Did you know that Michelle Obama is working with a local elementary school in Washington, DC to plant an organic garden on the lawn of the White House? It's been in the news a bit over the last month or so, you may have seen it.
The First Lady, White House Horticulturist Dale Haney, and students from Bancroft Elementary School broke ground on the garden on March 20, 2009, and on April 9, 2009 the students returned and worked with the First Lady and Agriculture Secretary Tom Vilsak to plant the garden. The students will be back again to help with the harvest as well, and they also tend to a garden at their own school, which is host to both a both a school garden and a community garden for the Mt. Pleasant neighborhood.
The White House garden is exciting news, and even more exciting is that Michelle Obama is using the garden to help promote healthy eating at a national level, and to support the role of youth taking on leadership and ownership of these efforts.
The food grown in the garden will be cooked in the White House Kitchen and given to Miriam's Kitchen, which serves the homeless in Washington, DC.
Here are some of the First Lady's comments, featured on the White House blog, and in Washington Post and New York Times articles about the garden:
While the organic garden will provide food for the first family’s meals and formal dinners, its most important role, Mrs. Obama said, will be to educate children about healthful, locally grown fruit and vegetables at a time when obesity and diabetes have become a national concern.
“My hope,” the first lady said in an interview in her East Wing office, “is that through children, they will begin to educate their families and that will, in turn, begin to educate our communities.”
"I've been able to have my kids eat so many different things that they would have never touched if we bought it at a store," Obama said before picking up a shovel and digging in. "Because they met the farmer that grew it or they saw how it was grown, they were curious about it and they tried it. And usually they liked it, and they'd eat more and more of it."
“I wanted to be able to bring what I learned to a broader base of people. And what better way to do it than to plant a vegetable garden in the South Lawn of the White House?”

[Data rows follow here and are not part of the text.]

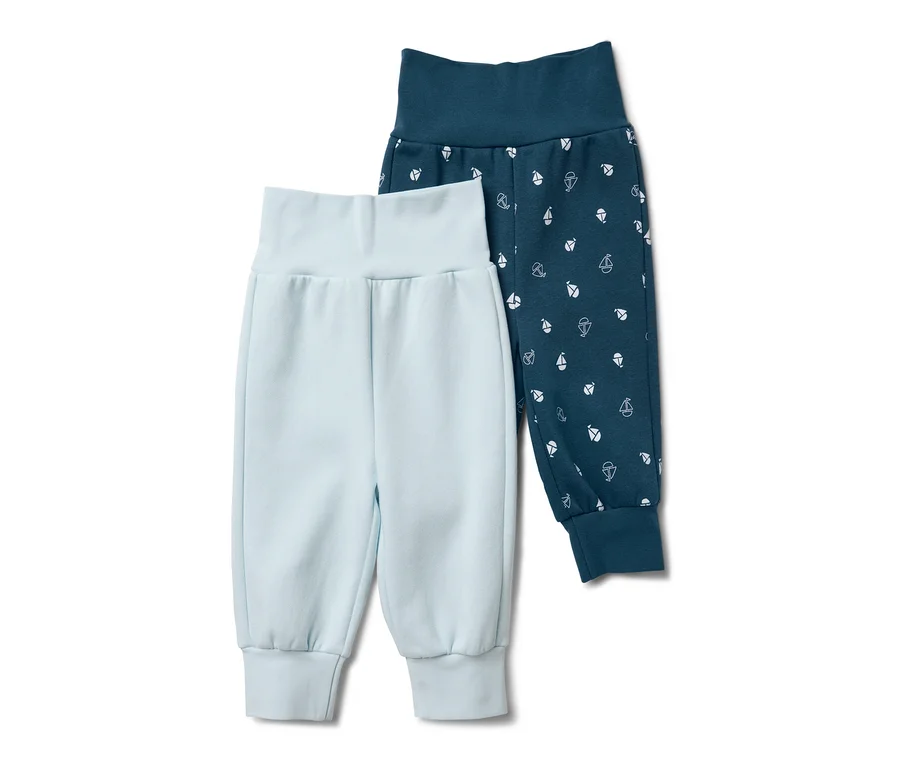 Zwei Baby-Sweathosen, eine hellblau, die andere dunkelblau mit kleinen, weißen Segelbooten.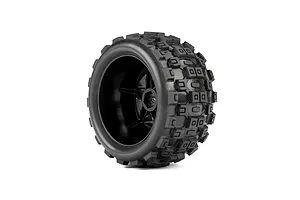 Pro-Line 1/16 Badlands MX tyre glued to a black Desperado wheel rim against a white background.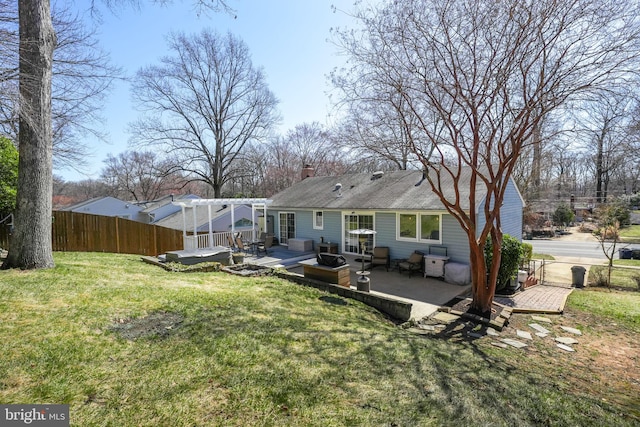 rear view of property with a wooden deck, a yard, and fence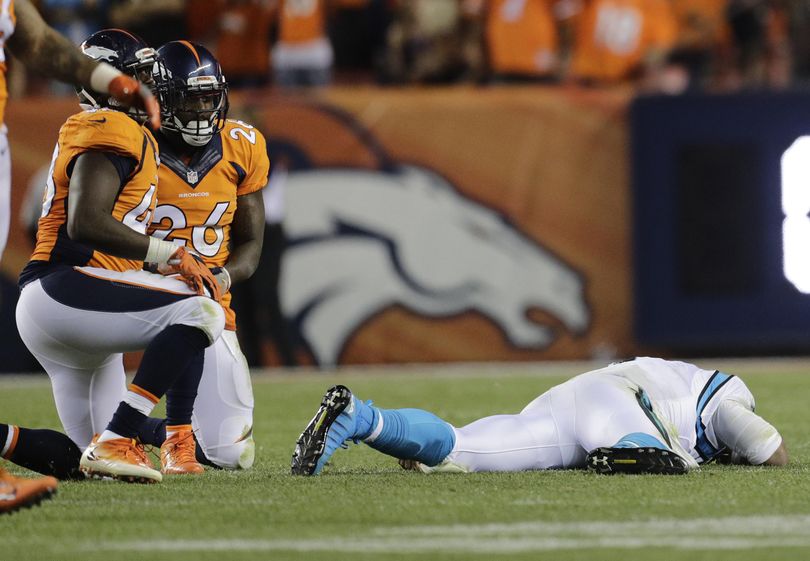 Carolina Panthers quarterback Cam Newton lies on the turf after a roughing the passer penalty on Denver Broncos free safety Darian Stewart (26) during the second half Thursday in Denver. (Joe Mahoney / Associated Press)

For urban dwellers who have no backyards, the country’s one million community gardens can also play an important role, Mrs. Obama said. But the first lady emphasized that she did not want people to feel guilty if they did not have the time for a garden: there are still many changes they can make. “You can begin in your own cupboard,” she said, “by eliminating processed food, trying to cook a meal a little more often, trying to incorporate more fruits and vegetables.”